Se externalizan servicios logísticos, laboratorios, pero también profesionales, que dejan de ser funcionarios. Surgen empresas privadas al cobijo del gasto público ofertando por menor coste lo que venía prestando la administración directamente. Pero el sistema no logra salir a flote. Comienza la privatización de centros y su gestión completa. La tendencia de todo sistema público que pretenda seguir sosteniendo un servicio aceptable (sin disparar el coste del mismo hasta niveles inaceptables e insoportables para una carga fiscal que no asfixie hasta matar al proceso social) es a la privatización íntegra, o casi, de la prestación del servicio de salud.
El resultado hace depender del gasto público a multitud de empresas privadas en relativa competencia por lograr el contrato con la administración. De igual forma se regulan al máximo las condiciones y posibilidades de la actividad. Lo que en un primer momento parece introducir dinamismo y sostenibilidad, termina en un nuevo colapso.
Las empresas viven del presupuesto, se saben necesarias al tiempo que actúan bajo la imposición de la universalidad.

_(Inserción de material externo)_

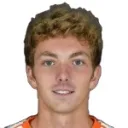 Filippo Bertolotti — Hậu vệ, Alcione Milano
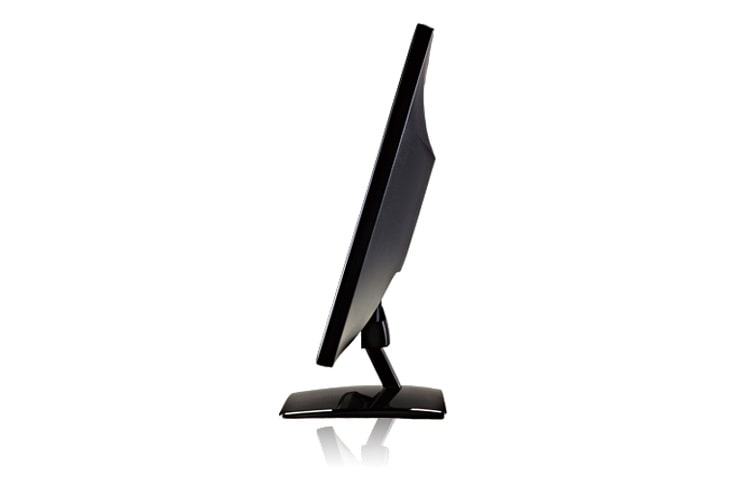 LG CO SPRAWIA, ŻE LG CINEMA 3D TO MONITOR 3D NOWEJ GENERACJI?, D2342P-PN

Los operadores terminan por corromper sus decisiones y forman grupos de presión para forzar decisiones públicas, bien de aumento del gasto o cambio en la regulación. El servicio prestado mediante esta tercera vía dispara el coste por ciudadano y termina por quebrar la universalidad, expulsando a colectivos en función de unas u otras características.
La privatización que quiso dar viabilidad al sistema acaba en un esperpento insostenible que despilfarra recursos e impide el ejercicio libre de la función empresarial para resolver desajustes evidentes. Las rentas altas escapan del sistema, aun pagando dos veces, mientras que las bajas acaban o sin servicio o con un servicio profundamente deficiente.
Llegados a este punto las voces son casi unánimes en contra de la libertad introducida en el sector, sin apreciar en absoluto las causas endógenas de la propia concepción pública del mismo. Del monopolio se pasa a la liberalización de la prestación, nunca de la financiación y elección del mismo.
Tanto la banca como la sanidad son ejemplo de cómo el dominio soberano ejercido por el Estado en el diseño del mercado o la prestación del servicio, así como la presencia de un órgano de dirección central o del Gobierno mismo, distorsiona señales, contribuye a la indisciplina de los agentes y lo que es peor, genera una red de empresas privadas que viven del expolio o el privilegio. El resultado es evidente.